● **EXCERPT PROVIDED**
★ ★ ★ ★ ★ ★ ★

Austin, we don't understand each other .
Sure it's my fault .
 
> > > > Thus in the case of SCSI where you cannot (by definition) overcome the
> > > > number of 6 devices x chain/controller,
> > >
> > > WHAT SCSI are you talking about?  Try 16. not 6.
> > >
> >
> > How many addresses have you per controller ?
> > from 0 to 6 = 7 but 1 is the controller itself.
> > SCSI is not IBM SSA . SCSI = 6 devices x controller/chain ; SSA
> > 16 devices x
> > controller/loop
>
> No one uses narrow SCSI for RAID, and it doesn't have to be SSA.  SCSI uses
> four bits for SCSI ID, which makes SIXTEEN devices.
 
The U-160 card I know (Adaptec 29160) allows the connection of 7 devices each controller while permitting 16 addresses.
 
From ADAPTEC WEB site
 
Performance
 
Supports up to 160 MByte/sec transfer rates with Ultra160 SCSI
Connects high-performance devices such as hard disk drives, CD-Recorders, and other high-speed peripherals to your PC
 
Connectivity
 
Connectivity for internal and external SCSI devices
Single SCSI card can connect up to 7 or 15 devices per channel
Backward compatible with earlier versions of SCSI
 
The Newest SCSI Features
 

Features added with Ultra160 SCSI
 
160 MByte/sec performance
Cyclic Redundancy Checking (CRC) checks all transferred data, adding significantly to data integrity
Domain Validation intelligently verifies system configuration and automatically sets reliable transfer speeds
 
The Types of SCSI
 

SCSI Type Speed SCSI makes it easy to connect hot hard drives and cool peripherals
Ultra160 SCSI (16-bit Wide) 160 MB/sec State-of-the-art hard drives
Ultra2 SCSI (16-bit Wide) 80 MB/sec Hard drives
Ultra Wide SCSI (16-bit Wide) 40 MB/sec Hard drives and tape drives
Ultra SCSI (8-bit Narrow) 20 MB/sec CD-R, CD-RW, tape, removable storage (Jaz), and DVD drives
SCSI-2, Fast SCSI (8-bit Narrow) 10 MB/sec Scanners, Zip drives, and CD-ROM
 

Server Technology Comparison
 
> A correct implementation of RAID 5 will write all at the same time.  RAID 5
> is NOT slowed down because it has to do multiple writes, it's because,
> sometimes, depending on stripe size, it has to read, calculate parity, then
> write.  RAID 5 is slowed down for reads, since the parity is distributed
> across drives.

★ ★ ★ ★ ★ ★ ★

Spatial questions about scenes
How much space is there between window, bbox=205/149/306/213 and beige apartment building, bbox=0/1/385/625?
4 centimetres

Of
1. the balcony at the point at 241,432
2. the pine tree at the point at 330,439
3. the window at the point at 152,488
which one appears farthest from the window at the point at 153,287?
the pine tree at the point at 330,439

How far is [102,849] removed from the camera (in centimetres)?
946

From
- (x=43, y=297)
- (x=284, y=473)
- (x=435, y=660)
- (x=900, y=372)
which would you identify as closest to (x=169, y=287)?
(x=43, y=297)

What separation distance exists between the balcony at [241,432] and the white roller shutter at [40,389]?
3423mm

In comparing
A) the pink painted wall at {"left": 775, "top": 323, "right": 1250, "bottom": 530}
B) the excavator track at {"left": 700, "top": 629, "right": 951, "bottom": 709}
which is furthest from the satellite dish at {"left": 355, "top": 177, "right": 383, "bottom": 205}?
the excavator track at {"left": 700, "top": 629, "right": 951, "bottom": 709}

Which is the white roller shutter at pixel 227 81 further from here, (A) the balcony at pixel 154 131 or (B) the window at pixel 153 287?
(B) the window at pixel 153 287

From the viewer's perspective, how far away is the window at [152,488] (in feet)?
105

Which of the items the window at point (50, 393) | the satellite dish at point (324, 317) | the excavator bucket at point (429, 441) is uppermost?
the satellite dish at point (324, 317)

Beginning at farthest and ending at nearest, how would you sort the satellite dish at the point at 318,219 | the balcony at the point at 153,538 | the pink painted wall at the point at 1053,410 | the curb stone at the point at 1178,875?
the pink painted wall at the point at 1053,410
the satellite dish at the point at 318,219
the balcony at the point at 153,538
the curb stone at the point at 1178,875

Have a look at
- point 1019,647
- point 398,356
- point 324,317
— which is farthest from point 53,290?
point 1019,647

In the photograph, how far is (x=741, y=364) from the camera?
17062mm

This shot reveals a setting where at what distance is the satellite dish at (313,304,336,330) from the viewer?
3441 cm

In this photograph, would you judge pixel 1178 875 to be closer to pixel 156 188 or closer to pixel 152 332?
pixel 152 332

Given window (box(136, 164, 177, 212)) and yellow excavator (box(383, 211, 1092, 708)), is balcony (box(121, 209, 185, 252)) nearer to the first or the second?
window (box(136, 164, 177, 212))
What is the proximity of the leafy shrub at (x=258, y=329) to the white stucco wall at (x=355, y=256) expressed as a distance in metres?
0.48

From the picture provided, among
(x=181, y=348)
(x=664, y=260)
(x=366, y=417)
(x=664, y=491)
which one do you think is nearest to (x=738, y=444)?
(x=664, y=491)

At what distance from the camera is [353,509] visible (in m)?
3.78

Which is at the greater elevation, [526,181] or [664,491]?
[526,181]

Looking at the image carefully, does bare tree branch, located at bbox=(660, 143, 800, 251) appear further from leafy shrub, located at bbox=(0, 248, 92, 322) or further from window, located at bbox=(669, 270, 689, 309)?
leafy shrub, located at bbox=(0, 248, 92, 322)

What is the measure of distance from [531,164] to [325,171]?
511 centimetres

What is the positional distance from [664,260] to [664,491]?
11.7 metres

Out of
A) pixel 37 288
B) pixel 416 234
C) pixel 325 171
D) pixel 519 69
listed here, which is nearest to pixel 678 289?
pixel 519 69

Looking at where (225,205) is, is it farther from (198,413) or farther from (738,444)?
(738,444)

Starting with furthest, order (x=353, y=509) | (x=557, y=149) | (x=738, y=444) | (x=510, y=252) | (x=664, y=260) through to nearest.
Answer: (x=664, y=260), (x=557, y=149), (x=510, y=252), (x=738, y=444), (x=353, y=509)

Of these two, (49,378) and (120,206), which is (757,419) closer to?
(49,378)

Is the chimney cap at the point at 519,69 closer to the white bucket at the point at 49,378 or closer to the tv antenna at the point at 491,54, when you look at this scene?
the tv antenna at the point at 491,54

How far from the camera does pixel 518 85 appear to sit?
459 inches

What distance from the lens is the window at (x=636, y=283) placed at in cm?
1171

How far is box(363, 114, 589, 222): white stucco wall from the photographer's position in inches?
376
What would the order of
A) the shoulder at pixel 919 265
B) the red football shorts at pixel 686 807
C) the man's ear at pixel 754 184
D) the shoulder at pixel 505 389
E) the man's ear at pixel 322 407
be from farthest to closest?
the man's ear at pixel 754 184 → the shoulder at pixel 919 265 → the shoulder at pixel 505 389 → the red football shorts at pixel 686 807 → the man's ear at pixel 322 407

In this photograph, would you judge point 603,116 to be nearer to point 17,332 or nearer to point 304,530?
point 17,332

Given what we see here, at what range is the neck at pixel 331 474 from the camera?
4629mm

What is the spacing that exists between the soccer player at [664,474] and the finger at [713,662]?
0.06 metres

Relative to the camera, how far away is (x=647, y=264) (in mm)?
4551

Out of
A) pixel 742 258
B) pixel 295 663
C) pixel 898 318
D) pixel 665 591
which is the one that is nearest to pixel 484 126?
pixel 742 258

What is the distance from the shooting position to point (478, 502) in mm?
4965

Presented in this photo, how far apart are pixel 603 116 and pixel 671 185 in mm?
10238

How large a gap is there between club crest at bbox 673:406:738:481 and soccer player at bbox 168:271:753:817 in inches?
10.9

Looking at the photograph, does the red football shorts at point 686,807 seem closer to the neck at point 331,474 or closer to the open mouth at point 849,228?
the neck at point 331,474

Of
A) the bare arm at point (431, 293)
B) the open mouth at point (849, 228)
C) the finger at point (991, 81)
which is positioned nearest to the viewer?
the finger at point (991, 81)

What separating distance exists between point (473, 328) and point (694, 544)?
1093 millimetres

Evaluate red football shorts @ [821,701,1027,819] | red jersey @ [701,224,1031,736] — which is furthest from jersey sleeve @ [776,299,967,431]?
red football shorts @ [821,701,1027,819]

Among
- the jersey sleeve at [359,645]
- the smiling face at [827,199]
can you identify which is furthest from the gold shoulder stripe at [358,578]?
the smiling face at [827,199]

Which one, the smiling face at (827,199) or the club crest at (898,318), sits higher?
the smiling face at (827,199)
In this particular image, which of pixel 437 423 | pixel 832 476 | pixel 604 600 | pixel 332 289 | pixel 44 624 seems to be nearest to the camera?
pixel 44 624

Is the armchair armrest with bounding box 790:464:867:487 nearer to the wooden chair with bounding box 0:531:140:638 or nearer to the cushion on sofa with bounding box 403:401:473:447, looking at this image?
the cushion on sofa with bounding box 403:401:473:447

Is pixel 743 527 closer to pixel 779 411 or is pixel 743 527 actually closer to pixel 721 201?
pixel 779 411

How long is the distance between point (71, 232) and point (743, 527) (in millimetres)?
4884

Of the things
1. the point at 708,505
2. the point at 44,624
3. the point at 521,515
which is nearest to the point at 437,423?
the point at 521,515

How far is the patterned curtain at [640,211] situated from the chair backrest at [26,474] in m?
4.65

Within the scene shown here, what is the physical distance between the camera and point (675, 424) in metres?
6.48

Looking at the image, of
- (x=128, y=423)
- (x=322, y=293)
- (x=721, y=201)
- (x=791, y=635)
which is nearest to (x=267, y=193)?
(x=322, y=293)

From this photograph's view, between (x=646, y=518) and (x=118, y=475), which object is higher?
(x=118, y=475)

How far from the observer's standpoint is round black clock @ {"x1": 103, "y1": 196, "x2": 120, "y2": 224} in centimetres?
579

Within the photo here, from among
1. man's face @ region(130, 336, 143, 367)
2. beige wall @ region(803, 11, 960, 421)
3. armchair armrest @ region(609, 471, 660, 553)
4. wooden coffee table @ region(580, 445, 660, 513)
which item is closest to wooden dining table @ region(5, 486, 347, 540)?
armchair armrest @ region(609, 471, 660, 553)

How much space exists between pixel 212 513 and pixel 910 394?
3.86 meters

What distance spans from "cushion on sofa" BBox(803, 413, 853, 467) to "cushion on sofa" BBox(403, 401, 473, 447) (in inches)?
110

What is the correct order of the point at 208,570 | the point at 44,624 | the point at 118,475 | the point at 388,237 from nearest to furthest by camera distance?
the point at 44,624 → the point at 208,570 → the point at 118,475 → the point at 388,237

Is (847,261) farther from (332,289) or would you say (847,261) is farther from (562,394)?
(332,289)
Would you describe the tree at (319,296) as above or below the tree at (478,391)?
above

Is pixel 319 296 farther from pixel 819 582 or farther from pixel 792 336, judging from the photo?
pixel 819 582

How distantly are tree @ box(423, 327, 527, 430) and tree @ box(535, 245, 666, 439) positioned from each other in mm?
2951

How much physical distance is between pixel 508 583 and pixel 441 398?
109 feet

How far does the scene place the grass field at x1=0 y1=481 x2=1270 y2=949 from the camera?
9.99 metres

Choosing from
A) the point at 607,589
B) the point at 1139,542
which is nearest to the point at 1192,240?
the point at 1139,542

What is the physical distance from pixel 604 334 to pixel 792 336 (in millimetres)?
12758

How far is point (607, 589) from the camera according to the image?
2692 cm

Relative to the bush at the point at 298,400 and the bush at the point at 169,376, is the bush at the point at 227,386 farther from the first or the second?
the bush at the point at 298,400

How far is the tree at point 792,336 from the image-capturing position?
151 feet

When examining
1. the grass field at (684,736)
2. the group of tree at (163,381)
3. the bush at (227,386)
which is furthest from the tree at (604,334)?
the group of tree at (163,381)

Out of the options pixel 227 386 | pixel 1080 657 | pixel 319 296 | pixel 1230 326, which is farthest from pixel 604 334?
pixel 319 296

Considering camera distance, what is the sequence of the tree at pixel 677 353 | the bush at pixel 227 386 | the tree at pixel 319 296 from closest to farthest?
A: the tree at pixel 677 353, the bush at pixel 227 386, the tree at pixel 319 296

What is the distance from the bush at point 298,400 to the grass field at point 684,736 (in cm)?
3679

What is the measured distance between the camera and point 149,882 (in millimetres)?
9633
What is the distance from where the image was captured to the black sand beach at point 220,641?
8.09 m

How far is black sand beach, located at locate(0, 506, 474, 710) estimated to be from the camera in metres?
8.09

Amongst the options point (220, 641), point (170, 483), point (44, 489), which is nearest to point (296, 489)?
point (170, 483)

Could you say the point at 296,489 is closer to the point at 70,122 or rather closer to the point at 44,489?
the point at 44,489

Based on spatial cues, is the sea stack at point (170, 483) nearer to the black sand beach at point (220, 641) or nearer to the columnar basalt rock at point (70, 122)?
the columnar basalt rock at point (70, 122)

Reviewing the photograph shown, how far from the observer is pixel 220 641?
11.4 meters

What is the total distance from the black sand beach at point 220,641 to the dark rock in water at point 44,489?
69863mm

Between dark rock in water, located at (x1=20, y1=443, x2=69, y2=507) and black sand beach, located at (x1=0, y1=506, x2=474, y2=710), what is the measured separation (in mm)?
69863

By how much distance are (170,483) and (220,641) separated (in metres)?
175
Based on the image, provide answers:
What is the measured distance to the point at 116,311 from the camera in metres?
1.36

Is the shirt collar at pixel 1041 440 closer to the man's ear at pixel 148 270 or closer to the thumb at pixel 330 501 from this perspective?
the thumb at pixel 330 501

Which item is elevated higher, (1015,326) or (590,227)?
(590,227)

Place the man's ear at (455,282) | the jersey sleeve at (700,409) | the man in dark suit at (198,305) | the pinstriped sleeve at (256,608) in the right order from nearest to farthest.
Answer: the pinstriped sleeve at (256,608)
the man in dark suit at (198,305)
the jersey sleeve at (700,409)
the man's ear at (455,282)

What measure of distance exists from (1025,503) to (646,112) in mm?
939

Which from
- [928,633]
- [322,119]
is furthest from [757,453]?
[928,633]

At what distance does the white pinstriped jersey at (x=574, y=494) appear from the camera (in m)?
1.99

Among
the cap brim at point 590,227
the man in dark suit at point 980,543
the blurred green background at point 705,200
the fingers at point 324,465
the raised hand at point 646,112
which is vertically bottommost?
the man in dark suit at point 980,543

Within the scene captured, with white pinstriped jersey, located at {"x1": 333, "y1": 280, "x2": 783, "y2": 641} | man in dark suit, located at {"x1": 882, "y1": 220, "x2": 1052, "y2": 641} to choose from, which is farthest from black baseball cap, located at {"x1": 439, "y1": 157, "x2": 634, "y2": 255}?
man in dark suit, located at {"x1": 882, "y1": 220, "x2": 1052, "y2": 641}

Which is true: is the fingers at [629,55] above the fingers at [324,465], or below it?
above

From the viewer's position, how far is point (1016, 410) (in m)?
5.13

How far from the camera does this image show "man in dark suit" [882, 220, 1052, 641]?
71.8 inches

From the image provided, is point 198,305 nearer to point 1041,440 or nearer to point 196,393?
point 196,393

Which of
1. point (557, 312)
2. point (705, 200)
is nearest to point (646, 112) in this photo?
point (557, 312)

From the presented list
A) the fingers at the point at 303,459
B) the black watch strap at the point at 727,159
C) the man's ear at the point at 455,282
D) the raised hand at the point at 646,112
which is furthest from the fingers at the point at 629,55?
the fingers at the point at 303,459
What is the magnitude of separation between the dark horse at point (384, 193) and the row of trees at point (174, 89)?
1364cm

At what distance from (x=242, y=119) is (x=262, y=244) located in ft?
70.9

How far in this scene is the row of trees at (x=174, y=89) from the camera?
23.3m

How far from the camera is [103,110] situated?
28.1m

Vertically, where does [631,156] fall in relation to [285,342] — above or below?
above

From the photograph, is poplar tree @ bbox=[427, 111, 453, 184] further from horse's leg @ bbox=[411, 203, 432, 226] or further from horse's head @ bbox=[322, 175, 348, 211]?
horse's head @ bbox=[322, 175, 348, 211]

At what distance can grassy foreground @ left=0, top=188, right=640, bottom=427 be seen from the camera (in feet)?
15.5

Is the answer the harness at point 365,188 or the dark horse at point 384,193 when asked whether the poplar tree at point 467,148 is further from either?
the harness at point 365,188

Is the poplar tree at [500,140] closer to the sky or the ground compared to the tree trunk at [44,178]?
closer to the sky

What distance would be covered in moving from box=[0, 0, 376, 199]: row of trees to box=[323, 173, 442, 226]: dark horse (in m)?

★ ★ ★ ★ ★ ★ ★

● **INSTRUCTIONS**
a - Return the passage of the SCSI discussion between "Austin, we don't" and "Try 16. not 6.", inclusive.
b - Please retype the lines of the listing between the line holding "Looking at the image, of" and the line holding "9.99 metres", inclusive.

● **TASK RESULTS**
a -
Austin, we don't understand each other .
Sure it's my fault .
 
> > > > Thus in the case of SCSI where you cannot (by definition) overcome the
> > > > number of 6 devices x chain/controller,
> > >
> > > WHAT SCSI are you talking about?  Try 16. not 6.

b -
Looking at the image, of
- (x=128, y=423)
- (x=322, y=293)
- (x=721, y=201)
- (x=791, y=635)
which is nearest to (x=267, y=193)?
(x=322, y=293)

From this photograph's view, between (x=646, y=518) and (x=118, y=475), which object is higher?
(x=118, y=475)

How far from the observer's standpoint is round black clock @ {"x1": 103, "y1": 196, "x2": 120, "y2": 224} in centimetres?
579

Within the photo here, from among
1. man's face @ region(130, 336, 143, 367)
2. beige wall @ region(803, 11, 960, 421)
3. armchair armrest @ region(609, 471, 660, 553)
4. wooden coffee table @ region(580, 445, 660, 513)
which item is closest to wooden dining table @ region(5, 486, 347, 540)?
armchair armrest @ region(609, 471, 660, 553)

How much space exists between pixel 212 513 and pixel 910 394?
3.86 meters

What distance spans from "cushion on sofa" BBox(803, 413, 853, 467) to "cushion on sofa" BBox(403, 401, 473, 447) (in inches)?
110

What is the correct order of the point at 208,570 | the point at 44,624 | the point at 118,475 | the point at 388,237 from nearest to furthest by camera distance?
the point at 44,624 → the point at 208,570 → the point at 118,475 → the point at 388,237

Is (847,261) farther from (332,289) or would you say (847,261) is farther from (562,394)?
(332,289)
Would you describe the tree at (319,296) as above or below the tree at (478,391)?
above

Is pixel 319 296 farther from pixel 819 582 or farther from pixel 792 336, judging from the photo?
pixel 819 582

How distantly are tree @ box(423, 327, 527, 430) and tree @ box(535, 245, 666, 439) positioned from each other in mm?
2951

How much physical distance is between pixel 508 583 and pixel 441 398?
109 feet

How far does the scene place the grass field at x1=0 y1=481 x2=1270 y2=949 from the camera?
9.99 metres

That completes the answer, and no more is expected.